-- Begin Data entries --
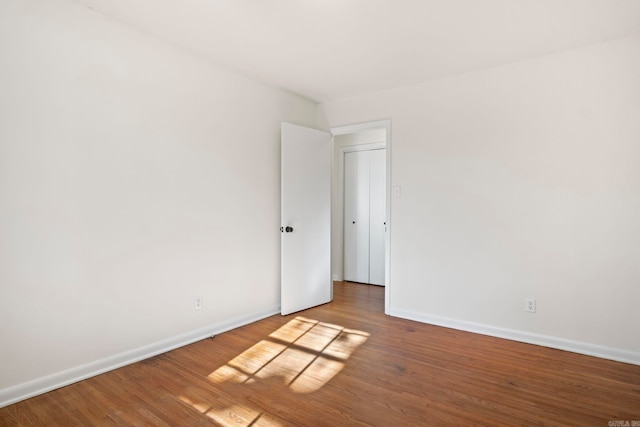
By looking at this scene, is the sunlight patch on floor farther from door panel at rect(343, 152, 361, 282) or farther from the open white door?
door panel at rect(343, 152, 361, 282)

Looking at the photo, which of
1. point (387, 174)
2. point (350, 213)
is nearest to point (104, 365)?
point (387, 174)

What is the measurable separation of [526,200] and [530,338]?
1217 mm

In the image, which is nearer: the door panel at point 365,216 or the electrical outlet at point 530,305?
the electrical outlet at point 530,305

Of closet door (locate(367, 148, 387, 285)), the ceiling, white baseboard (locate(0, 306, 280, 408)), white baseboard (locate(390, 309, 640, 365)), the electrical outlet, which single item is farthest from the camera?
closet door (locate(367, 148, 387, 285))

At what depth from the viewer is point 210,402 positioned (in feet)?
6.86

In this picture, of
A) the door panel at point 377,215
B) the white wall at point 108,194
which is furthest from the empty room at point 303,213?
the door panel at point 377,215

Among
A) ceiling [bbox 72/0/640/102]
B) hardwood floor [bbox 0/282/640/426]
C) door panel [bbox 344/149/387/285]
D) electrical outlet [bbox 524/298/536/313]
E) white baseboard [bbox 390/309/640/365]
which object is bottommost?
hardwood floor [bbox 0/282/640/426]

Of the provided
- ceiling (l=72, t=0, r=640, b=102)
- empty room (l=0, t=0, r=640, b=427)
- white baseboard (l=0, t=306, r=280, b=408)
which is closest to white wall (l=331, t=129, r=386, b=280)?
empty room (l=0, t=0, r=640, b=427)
-- End Data entries --
# Directions:
All of the entries above should be copied exactly, except for the pictures.

# Answer to the problem:
By looking at this scene, is the sunlight patch on floor farther from door panel at rect(343, 152, 361, 282) or farther from the open white door?
door panel at rect(343, 152, 361, 282)

Looking at the photo, which of
1. point (387, 174)
2. point (350, 213)
is nearest to point (104, 365)?
point (387, 174)

What is the measurable separation of [526,200] and [530,338]?
1217 mm

In the image, which is nearer: the door panel at point 365,216 or the electrical outlet at point 530,305?
the electrical outlet at point 530,305

Of closet door (locate(367, 148, 387, 285)), the ceiling, white baseboard (locate(0, 306, 280, 408)), white baseboard (locate(390, 309, 640, 365)), the electrical outlet, which single item is farthest from the camera?
closet door (locate(367, 148, 387, 285))

At what depth from the viewer is point 210,402 positioned (in feet)?
6.86

In this picture, of
A) the door panel at point 377,215
B) the white wall at point 108,194
which is furthest from the empty room at point 303,213?
the door panel at point 377,215

Among
A) ceiling [bbox 72/0/640/102]
B) hardwood floor [bbox 0/282/640/426]
C) door panel [bbox 344/149/387/285]
D) electrical outlet [bbox 524/298/536/313]
E) white baseboard [bbox 390/309/640/365]
which object is bottommost?
hardwood floor [bbox 0/282/640/426]

Of the provided
- ceiling (l=72, t=0, r=640, b=102)
- empty room (l=0, t=0, r=640, b=427)
- white baseboard (l=0, t=306, r=280, b=408)
which is closest to white wall (l=331, t=129, r=386, b=280)?
empty room (l=0, t=0, r=640, b=427)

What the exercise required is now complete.